From Risk Profile To Risk Partnership
Risk's misalignments and illusions of clarity aren't solved by sharper questionnaires or more math – they're solved in conversation. By reframing risk as multidimensional, advisors can move beyond the illusion of clarity. Nick Carr's seven dimensions remind us that risk is not a single number but a constellation of tolerance, capacity, perception, literacy, composure, preference, and need. Traditional risk tolerance tools can still serve as useful starting points, but they fall short when treated as definitive. Clients don't live inside scores; they live inside stories – shaped by memories of past downturns, perceptions of present uncertainty, and aspirations for the future.
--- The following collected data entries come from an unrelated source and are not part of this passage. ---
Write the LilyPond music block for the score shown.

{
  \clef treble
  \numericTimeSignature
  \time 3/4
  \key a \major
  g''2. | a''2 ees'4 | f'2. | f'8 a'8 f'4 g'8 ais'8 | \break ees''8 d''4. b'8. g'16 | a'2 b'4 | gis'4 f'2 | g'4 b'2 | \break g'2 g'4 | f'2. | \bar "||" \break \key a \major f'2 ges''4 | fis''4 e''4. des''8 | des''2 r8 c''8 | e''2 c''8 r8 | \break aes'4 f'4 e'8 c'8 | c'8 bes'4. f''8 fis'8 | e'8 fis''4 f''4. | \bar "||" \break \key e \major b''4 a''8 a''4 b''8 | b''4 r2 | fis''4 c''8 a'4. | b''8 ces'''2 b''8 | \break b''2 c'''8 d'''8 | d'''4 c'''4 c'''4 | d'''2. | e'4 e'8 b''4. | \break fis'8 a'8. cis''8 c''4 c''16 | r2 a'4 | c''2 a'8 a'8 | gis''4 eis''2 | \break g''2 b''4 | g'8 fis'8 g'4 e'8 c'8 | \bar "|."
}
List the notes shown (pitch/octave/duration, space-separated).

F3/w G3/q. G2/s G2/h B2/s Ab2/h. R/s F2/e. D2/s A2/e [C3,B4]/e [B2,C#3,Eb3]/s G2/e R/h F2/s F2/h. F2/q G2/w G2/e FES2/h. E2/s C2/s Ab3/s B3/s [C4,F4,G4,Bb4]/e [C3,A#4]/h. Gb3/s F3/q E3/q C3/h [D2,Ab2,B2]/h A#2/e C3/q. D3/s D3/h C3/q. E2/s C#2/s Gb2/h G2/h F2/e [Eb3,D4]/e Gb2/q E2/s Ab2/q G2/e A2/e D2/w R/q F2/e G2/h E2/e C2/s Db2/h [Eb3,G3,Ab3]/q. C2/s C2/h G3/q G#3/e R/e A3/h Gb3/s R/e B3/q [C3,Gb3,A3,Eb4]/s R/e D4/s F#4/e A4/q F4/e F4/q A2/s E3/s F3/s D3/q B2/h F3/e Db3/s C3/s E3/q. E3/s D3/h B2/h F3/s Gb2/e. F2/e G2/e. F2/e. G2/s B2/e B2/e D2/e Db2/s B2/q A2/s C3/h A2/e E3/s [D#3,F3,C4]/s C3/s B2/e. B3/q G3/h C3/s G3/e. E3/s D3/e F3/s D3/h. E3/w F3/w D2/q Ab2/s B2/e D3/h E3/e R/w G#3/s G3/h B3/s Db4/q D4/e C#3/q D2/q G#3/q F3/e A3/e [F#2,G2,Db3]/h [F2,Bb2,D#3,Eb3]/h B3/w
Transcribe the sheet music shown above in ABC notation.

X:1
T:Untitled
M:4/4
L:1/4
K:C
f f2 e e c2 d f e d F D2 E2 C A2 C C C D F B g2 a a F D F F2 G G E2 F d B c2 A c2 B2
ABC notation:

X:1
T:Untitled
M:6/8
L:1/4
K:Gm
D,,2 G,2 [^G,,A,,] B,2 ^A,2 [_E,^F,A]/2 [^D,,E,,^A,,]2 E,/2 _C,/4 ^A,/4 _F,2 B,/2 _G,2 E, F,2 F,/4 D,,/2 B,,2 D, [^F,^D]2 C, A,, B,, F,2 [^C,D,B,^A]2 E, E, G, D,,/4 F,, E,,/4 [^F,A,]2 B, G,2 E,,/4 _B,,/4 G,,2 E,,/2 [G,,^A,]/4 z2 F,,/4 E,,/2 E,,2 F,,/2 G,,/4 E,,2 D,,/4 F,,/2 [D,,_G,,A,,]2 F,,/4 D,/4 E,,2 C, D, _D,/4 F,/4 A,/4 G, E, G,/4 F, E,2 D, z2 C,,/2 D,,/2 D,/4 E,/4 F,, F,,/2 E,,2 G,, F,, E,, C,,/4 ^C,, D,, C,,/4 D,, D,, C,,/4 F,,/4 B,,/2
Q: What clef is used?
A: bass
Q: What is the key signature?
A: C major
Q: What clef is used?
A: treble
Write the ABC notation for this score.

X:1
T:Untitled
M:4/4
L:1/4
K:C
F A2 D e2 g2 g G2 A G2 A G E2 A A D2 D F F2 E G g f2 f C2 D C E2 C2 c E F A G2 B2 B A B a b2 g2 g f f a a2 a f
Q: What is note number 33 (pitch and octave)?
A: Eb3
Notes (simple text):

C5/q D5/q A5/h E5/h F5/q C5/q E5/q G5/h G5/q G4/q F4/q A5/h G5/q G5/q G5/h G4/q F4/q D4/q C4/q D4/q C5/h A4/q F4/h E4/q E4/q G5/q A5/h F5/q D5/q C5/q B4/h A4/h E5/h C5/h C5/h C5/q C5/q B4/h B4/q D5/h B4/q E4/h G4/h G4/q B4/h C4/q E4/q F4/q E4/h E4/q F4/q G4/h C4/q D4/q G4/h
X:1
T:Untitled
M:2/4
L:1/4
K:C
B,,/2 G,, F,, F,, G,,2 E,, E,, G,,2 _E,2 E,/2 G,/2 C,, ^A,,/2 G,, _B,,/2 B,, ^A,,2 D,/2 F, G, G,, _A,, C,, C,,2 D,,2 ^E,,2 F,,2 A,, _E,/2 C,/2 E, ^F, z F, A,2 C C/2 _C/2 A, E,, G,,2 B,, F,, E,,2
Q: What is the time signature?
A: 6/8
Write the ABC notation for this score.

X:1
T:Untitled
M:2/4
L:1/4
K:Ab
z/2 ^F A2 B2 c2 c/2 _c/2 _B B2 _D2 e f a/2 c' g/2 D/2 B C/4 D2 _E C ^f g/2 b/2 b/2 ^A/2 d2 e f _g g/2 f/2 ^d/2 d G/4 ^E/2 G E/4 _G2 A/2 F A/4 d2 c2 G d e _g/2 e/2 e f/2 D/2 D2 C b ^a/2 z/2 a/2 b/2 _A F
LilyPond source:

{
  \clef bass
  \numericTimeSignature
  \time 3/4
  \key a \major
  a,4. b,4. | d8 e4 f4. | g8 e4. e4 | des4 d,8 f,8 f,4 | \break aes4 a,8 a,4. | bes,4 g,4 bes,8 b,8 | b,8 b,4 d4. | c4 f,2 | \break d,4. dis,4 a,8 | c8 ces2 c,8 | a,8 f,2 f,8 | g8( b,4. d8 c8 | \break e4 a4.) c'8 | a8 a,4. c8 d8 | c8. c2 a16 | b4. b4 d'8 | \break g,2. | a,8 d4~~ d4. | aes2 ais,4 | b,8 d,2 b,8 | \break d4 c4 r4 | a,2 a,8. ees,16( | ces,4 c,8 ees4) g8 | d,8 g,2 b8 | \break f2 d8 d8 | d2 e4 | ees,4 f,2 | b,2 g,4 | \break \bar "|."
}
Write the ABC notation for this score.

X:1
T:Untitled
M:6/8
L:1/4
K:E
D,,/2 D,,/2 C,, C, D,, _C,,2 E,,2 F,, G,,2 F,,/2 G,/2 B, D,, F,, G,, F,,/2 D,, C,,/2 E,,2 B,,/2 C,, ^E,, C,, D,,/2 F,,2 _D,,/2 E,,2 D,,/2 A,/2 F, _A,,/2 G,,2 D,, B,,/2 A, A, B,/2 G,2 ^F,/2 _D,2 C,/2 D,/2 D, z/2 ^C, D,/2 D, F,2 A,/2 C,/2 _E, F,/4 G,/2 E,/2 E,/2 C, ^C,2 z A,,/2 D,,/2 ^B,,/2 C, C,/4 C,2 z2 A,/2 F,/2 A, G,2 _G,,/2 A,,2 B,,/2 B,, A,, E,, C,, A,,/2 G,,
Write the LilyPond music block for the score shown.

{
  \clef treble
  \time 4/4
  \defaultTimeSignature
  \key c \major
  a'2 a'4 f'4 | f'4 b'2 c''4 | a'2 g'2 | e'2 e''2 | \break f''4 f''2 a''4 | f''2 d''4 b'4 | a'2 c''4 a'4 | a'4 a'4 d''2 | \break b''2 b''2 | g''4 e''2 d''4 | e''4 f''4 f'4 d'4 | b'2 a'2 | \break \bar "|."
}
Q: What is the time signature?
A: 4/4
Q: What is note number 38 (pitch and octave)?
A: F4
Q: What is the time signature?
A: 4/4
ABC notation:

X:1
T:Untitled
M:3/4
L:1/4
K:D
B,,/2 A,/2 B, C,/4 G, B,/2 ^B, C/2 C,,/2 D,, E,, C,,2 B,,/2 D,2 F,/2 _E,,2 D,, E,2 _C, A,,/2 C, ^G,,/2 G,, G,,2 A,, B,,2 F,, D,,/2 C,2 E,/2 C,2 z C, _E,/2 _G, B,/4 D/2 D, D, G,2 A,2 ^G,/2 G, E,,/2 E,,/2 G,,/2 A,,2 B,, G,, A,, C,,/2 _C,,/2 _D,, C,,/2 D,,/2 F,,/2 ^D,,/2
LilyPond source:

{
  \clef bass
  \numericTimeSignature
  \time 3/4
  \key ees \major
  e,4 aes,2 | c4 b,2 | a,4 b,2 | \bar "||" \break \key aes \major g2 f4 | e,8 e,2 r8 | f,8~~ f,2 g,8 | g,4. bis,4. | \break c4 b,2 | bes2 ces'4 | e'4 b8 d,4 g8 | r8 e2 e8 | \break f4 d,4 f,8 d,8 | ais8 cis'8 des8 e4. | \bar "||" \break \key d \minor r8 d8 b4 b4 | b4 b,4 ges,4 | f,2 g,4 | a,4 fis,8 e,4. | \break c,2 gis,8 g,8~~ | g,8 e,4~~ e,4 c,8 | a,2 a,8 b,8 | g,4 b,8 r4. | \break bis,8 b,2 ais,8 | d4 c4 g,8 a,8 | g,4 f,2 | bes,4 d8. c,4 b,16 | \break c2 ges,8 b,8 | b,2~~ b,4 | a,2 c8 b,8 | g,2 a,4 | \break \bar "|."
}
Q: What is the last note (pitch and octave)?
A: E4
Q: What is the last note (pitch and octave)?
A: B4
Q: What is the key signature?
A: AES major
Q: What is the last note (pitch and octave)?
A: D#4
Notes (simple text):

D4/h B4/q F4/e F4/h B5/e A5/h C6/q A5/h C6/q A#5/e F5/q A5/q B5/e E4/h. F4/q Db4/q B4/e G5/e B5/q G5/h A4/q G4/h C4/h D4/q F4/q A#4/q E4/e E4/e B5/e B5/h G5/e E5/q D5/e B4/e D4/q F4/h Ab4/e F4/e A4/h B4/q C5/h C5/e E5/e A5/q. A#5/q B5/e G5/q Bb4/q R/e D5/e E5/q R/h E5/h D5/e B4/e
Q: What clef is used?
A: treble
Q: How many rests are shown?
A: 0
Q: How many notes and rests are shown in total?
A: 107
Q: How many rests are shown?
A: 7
The practical takeaway is simple but powerful: ask better questions. When advisors invite clients to interpret their results, reflect on past behavior, anticipate future fears, and articulate the risks they want more of – not just less of – they transform risk from a technical exercise into a collaborative narrative. That narrative not only improves portfolio alignment; it also strengthens the advisor–client bond.
Ultimately, the advisor's role is not to make clients fearless, but to normalize fear, prepare for it, and face it together. Numbers may inform portfolio design, but it is stories – and the conversations that elicit them – that sustain trust through volatility. Advisors who move from profiling to partnering, from scoring to storytelling, don't just help clients manage risk. They help them live with it in a way that feels understood, supported, and resilient!